Dans l’enseignement théologique des siècles précédents, un sacrement était un peu considéré comme une chose. Par exemple le baptême était la porte d’entrée, mais il n’y avait pas de lien organique avec les autres sacrements. Les sacrements ont été compris de manière conceptuelle, comme déconnectés de la vie alors qu’au premier millénaire, les rites importants de la vie de l’Eglise étaient de forme plus souple, et qu’ils se sont transformés en fonction des réalités jusqu’ à l’époque médiévale.

A cette époque, les concepts sont empruntés entre autres à la philosophie grecque et le danger représenté par la réforme de Luther, en durcissant le discours, a stérilisé toute évolution dans la transmission ; la peur de la contagion «  protestante » a un peu fait oublier la souplesse que permettait le travail théologique dans son entreprise de mise à jour de la Tradition.
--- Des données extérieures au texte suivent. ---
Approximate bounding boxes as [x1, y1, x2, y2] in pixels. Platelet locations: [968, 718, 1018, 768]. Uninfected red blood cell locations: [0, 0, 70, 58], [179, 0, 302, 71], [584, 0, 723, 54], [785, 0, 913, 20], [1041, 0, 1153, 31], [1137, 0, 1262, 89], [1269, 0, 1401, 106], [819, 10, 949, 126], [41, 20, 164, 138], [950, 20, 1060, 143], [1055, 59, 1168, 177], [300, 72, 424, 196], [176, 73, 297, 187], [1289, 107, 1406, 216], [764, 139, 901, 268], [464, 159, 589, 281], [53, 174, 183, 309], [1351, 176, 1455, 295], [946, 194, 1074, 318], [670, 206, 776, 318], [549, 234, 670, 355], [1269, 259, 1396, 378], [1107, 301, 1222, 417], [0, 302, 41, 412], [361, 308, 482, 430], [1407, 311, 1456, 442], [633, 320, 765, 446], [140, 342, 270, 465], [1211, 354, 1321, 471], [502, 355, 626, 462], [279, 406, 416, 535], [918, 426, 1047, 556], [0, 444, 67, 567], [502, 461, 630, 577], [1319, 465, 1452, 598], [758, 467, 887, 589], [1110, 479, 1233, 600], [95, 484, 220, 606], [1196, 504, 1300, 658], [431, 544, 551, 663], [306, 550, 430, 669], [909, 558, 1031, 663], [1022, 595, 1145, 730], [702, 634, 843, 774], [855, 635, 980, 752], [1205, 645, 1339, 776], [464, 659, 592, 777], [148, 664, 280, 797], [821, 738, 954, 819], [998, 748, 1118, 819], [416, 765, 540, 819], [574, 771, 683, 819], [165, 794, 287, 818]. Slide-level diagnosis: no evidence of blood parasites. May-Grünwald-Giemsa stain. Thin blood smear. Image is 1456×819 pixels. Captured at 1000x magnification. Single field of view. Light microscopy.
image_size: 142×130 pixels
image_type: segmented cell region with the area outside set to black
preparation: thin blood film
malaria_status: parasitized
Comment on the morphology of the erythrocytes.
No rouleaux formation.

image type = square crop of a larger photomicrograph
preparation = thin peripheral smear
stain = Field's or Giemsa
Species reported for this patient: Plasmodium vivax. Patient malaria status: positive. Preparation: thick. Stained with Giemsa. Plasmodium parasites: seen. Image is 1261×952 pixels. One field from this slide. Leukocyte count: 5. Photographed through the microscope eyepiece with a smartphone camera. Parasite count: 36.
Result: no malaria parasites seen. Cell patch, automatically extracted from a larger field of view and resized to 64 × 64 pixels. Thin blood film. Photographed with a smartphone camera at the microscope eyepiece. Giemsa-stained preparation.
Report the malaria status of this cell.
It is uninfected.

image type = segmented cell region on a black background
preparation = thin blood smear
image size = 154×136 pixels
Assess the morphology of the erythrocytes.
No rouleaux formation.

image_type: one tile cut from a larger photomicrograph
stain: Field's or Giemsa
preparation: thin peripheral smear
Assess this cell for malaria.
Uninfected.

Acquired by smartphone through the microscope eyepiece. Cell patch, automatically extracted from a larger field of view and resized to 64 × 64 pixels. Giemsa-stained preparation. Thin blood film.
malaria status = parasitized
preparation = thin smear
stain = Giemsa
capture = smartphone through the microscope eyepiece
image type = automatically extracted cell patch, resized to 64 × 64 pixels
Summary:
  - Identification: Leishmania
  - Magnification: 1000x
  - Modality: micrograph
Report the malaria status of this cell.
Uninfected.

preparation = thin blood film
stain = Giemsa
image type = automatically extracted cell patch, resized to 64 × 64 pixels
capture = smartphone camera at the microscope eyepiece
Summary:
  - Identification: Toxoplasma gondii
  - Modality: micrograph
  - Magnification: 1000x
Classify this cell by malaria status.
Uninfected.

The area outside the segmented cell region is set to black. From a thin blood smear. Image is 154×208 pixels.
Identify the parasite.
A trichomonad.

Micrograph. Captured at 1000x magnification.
Le pape François, en proposant une vision plus globale, qui intègre par exemple « la réalité supérieure à l’idée », encourage une reprise de la réflexion moins conceptuelle et plus attentive à l’expérience vécue des personnes.

Par exemple, une théologie du mariage qui serait coupée de la réalité de la vie concrète des gens et qui prônerait un idéal inatteignable, ne permettrait pas à l’Église de remplir sa mission dans le monde. Nous considérons maintenant que la vie chrétienne est un chemin vers Dieu et que les sacrements intègrent peu à peu les croyants à la vie du Christ et  à celle de l’Eglise. Or les outils avec lesquels ont été forgés les sacrements ne sont plus aptes à prendre en compte les défis actuels des hommes et des femmes de notre temps, qu’ils soient croyants, ou mal-croyants. Lorsqu’on donne la primauté à  l’idée sur la réalité, on creuse un fossé de plus en plus grand entre le modèle proposé et la réalité de la vie des personnes qui s’efforcent de donner une réponse courageuse à l’Évangile dans les situations concrètes de leur vie. Pour avancer, il faut comprendre ces blocages, sur quoi ils ont été construits, dans quel contexte culturel ils ont été établis.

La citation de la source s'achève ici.